#### RECORD EXTRACTS:
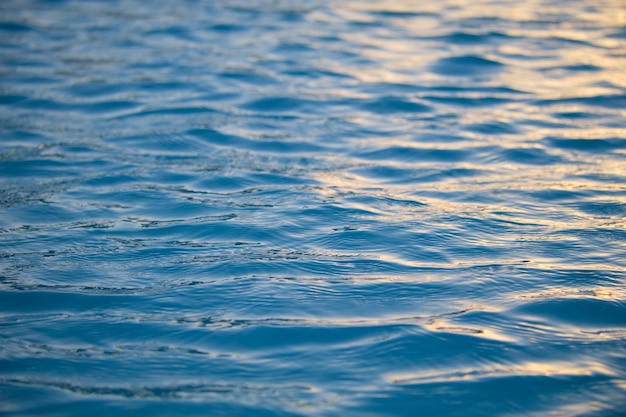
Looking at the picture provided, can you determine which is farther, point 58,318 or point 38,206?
point 38,206

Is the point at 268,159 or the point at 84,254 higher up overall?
the point at 268,159

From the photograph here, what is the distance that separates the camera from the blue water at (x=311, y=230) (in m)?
2.62

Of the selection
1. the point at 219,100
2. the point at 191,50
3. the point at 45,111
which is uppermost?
the point at 191,50

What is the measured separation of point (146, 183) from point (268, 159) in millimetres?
922

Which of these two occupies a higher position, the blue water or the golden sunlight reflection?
the blue water

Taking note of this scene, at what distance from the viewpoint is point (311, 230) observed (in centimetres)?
389

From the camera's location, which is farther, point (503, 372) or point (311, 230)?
point (311, 230)

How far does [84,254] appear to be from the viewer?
3570 millimetres

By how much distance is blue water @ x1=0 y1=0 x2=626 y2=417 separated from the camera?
2615 mm

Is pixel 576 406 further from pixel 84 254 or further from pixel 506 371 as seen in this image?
pixel 84 254

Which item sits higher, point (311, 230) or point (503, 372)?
point (311, 230)

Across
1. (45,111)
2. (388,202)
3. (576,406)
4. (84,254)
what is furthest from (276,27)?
(576,406)

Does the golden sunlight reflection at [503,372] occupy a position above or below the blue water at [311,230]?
below

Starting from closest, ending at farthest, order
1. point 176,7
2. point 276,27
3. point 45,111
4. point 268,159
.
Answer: point 268,159
point 45,111
point 276,27
point 176,7
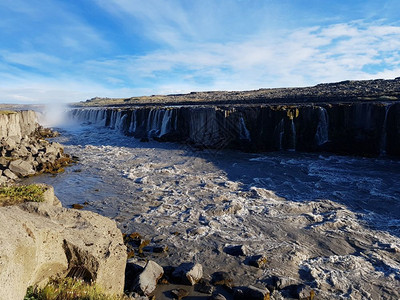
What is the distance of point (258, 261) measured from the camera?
8.41m

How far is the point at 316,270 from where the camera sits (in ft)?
26.8

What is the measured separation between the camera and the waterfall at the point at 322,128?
2578cm

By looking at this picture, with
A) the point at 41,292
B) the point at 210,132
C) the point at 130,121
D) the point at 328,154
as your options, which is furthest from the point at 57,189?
the point at 130,121

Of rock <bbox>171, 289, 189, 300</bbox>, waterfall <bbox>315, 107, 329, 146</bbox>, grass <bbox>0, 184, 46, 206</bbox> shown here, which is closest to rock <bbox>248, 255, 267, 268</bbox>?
rock <bbox>171, 289, 189, 300</bbox>

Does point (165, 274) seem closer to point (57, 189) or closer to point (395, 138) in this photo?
point (57, 189)

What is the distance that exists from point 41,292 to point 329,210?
→ 38.0 ft

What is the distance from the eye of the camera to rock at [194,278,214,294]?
7203 millimetres

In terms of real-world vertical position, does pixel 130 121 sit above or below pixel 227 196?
above

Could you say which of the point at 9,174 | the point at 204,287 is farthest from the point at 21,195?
the point at 9,174

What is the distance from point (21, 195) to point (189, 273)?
6192 mm

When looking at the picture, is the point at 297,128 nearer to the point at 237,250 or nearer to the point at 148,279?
the point at 237,250

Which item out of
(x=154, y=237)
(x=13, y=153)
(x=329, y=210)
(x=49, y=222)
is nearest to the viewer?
(x=49, y=222)

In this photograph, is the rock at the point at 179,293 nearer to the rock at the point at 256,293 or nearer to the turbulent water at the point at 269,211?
the turbulent water at the point at 269,211

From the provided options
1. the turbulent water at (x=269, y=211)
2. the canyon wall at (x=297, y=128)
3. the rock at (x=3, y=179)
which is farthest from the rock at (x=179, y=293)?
the canyon wall at (x=297, y=128)
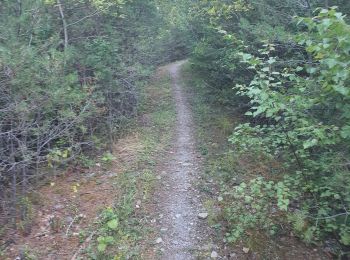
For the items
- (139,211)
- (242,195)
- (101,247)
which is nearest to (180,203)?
(139,211)

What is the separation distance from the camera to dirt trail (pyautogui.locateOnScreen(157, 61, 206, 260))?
5432mm

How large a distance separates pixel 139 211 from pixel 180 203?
80 centimetres

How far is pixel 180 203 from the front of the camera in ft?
21.6

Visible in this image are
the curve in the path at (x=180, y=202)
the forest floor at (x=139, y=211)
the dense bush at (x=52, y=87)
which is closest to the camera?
the forest floor at (x=139, y=211)

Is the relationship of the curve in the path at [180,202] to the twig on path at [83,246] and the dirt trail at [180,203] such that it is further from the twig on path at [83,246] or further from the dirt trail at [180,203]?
the twig on path at [83,246]

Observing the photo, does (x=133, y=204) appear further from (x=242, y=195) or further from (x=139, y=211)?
(x=242, y=195)

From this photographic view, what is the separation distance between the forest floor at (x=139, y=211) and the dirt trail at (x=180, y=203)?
0.05 feet

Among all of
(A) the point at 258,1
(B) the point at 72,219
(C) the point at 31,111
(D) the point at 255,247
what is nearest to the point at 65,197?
(B) the point at 72,219

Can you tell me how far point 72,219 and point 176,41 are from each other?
75.1ft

#### EXERCISE INSTRUCTIONS:
Reproduce every entry above word for word, and leave the pictures out of your copy.

#### WRITTEN ANSWER:
Looking at the picture provided, can you determine which is farther, point 58,318 or point 38,206?
point 38,206

Is the point at 268,159 or the point at 84,254 higher up overall?
the point at 268,159

From the photograph here, what is the distance that separates the camera from the blue water at (x=311, y=230) (in m)?
2.62

Of the selection
1. the point at 219,100
2. the point at 191,50
3. the point at 45,111
which is uppermost?
the point at 191,50

What is the measured separation of point (146, 183) from point (268, 159) in millimetres?
922

Which of these two occupies a higher position, the blue water or the golden sunlight reflection?
the blue water

Taking note of this scene, at what distance from the viewpoint is point (311, 230) observed (in centimetres)?
389

From the camera's location, which is farther, point (503, 372) or point (311, 230)?
point (311, 230)

How far does [84,254] appear to be from the viewer?
3570 millimetres

By how much distance is blue water @ x1=0 y1=0 x2=626 y2=417 separated from the camera?
2615 mm

Is pixel 576 406 further from pixel 84 254 or further from pixel 506 371 as seen in this image?
pixel 84 254

Which item sits higher, point (311, 230) or point (503, 372)?
point (311, 230)

Across
1. (45,111)
2. (388,202)
3. (576,406)
4. (84,254)
what is furthest from (276,27)?
(576,406)

Does the golden sunlight reflection at [503,372] occupy a position above or below the blue water at [311,230]?
below

Starting from closest, ending at farthest, order
1. point 176,7
2. point 276,27
3. point 45,111
4. point 268,159
.
Answer: point 268,159
point 45,111
point 276,27
point 176,7
What is the distance of point (258, 261) measured from the camera?
8.41m

How far is the point at 316,270 from where the camera sits (in ft)?
26.8

What is the measured separation between the camera and the waterfall at the point at 322,128?
2578cm

By looking at this picture, with
A) the point at 41,292
B) the point at 210,132
C) the point at 130,121
D) the point at 328,154
as your options, which is furthest from the point at 57,189?
the point at 130,121

Of rock <bbox>171, 289, 189, 300</bbox>, waterfall <bbox>315, 107, 329, 146</bbox>, grass <bbox>0, 184, 46, 206</bbox> shown here, which is closest to rock <bbox>248, 255, 267, 268</bbox>?
rock <bbox>171, 289, 189, 300</bbox>

Does point (165, 274) seem closer to point (57, 189) or closer to point (395, 138) in this photo?
point (57, 189)

What is the distance that exists from point 41,292 to point 329,210?
→ 38.0 ft

What is the distance from the eye of the camera to rock at [194,278,214,294]?
7203 millimetres

In terms of real-world vertical position, does pixel 130 121 sit above or below pixel 227 196?
above

Could you say which of the point at 9,174 | the point at 204,287 is farthest from the point at 21,195?
the point at 9,174

What is the distance from point (21, 195) to point (189, 273)?
6192 mm

When looking at the picture, is the point at 297,128 nearer to the point at 237,250 or nearer to the point at 148,279?
the point at 237,250

Which item out of
(x=154, y=237)
(x=13, y=153)
(x=329, y=210)
(x=49, y=222)
is nearest to the viewer?
(x=49, y=222)

In this photograph, is the rock at the point at 179,293 nearer to the rock at the point at 256,293 or nearer to the turbulent water at the point at 269,211?
the turbulent water at the point at 269,211

From the provided options
1. the turbulent water at (x=269, y=211)
2. the canyon wall at (x=297, y=128)
3. the rock at (x=3, y=179)
which is farthest from the rock at (x=179, y=293)?
the canyon wall at (x=297, y=128)
For the items
- (139,211)
- (242,195)
- (101,247)
which is nearest to (180,203)?
(139,211)

What is the separation distance from the camera to dirt trail (pyautogui.locateOnScreen(157, 61, 206, 260))?
5432mm

How large a distance separates pixel 139 211 from pixel 180 203?
80 centimetres

How far is pixel 180 203 from the front of the camera in ft?
21.6

Visible in this image are
the curve in the path at (x=180, y=202)
the forest floor at (x=139, y=211)
the dense bush at (x=52, y=87)
which is closest to the camera?
the forest floor at (x=139, y=211)

Is the relationship of the curve in the path at [180,202] to the twig on path at [83,246] and the dirt trail at [180,203] such that it is further from the twig on path at [83,246] or further from the dirt trail at [180,203]?
the twig on path at [83,246]

Observing the photo, does (x=133, y=204) appear further from (x=242, y=195) or further from (x=139, y=211)?
(x=242, y=195)

From this photographic view, what is the separation distance between the forest floor at (x=139, y=211) and the dirt trail at (x=180, y=203)?
0.05 feet

Among all of
(A) the point at 258,1
(B) the point at 72,219
(C) the point at 31,111
(D) the point at 255,247
what is nearest to the point at 65,197?
(B) the point at 72,219

Can you tell me how far point 72,219 and point 176,41 are from each other?
75.1ft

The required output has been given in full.